Trade and fiscal policy sit at the center of the uncertainty. The OECD explicitly points to tariff-related price effects and fiscal tightening as near-term drags, while NABE’s survey summary says tariffs add “mild upward pressure” to inflation.

Forecasters also continue to flag geopolitical risks — from shipping disruptions to commodity price spikes — that can quickly reshape inflation and growth paths.

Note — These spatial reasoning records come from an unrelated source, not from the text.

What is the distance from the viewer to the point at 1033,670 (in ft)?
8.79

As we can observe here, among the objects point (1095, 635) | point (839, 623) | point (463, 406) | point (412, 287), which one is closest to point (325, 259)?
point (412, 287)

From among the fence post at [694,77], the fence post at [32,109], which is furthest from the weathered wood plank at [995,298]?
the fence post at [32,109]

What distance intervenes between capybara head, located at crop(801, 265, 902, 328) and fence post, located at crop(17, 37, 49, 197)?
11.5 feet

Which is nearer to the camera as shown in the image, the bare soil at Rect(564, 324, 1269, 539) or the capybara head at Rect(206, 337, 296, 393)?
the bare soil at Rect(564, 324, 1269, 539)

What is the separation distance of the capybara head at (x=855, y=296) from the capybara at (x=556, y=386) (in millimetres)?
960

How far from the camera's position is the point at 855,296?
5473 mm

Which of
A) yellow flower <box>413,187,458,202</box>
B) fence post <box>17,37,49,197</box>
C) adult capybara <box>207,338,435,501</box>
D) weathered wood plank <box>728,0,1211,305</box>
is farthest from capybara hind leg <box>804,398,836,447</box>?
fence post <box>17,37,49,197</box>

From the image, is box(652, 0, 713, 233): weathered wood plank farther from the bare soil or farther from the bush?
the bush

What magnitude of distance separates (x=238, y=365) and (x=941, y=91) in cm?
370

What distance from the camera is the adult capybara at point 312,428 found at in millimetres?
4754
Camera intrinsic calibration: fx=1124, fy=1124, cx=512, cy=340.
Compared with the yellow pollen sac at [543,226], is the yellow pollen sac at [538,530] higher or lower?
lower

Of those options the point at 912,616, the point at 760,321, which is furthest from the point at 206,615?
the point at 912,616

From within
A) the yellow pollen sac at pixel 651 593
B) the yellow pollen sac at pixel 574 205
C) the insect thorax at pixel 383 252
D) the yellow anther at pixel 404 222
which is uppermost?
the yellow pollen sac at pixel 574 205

The IMF’s outlook notes that heightened uncertainty and policy shifts can weigh on growth even if baseline forecasts remain positive.
A “Soft Landing” Baseline — With Plenty of Ways It Could Miss
The broad consensus heading into 2026 is not a recession call, but a confidence rating on that baseline varies by forecaster.
The Fed’s projections imply the economy expands at or above its longer-run trend while inflation falls toward 2%. Federal Reserve The Philly Fed survey suggests growth continues but highlights a persistent risk of at least one negative quarter. Federal Reserve Bank of Philadelphia. The Conference Board’s outlook emphasizes early-year inflation pressure and a more noticeable uptick in unemployment.
Taken together, the forecasts describe an economy entering 2026 with momentum that is fading but still intact: inflation is expected to cool further, interest rates are expected to drift lower, and growth is expected to continue — though at a pace that leaves little room for policy mistakes or external shocks.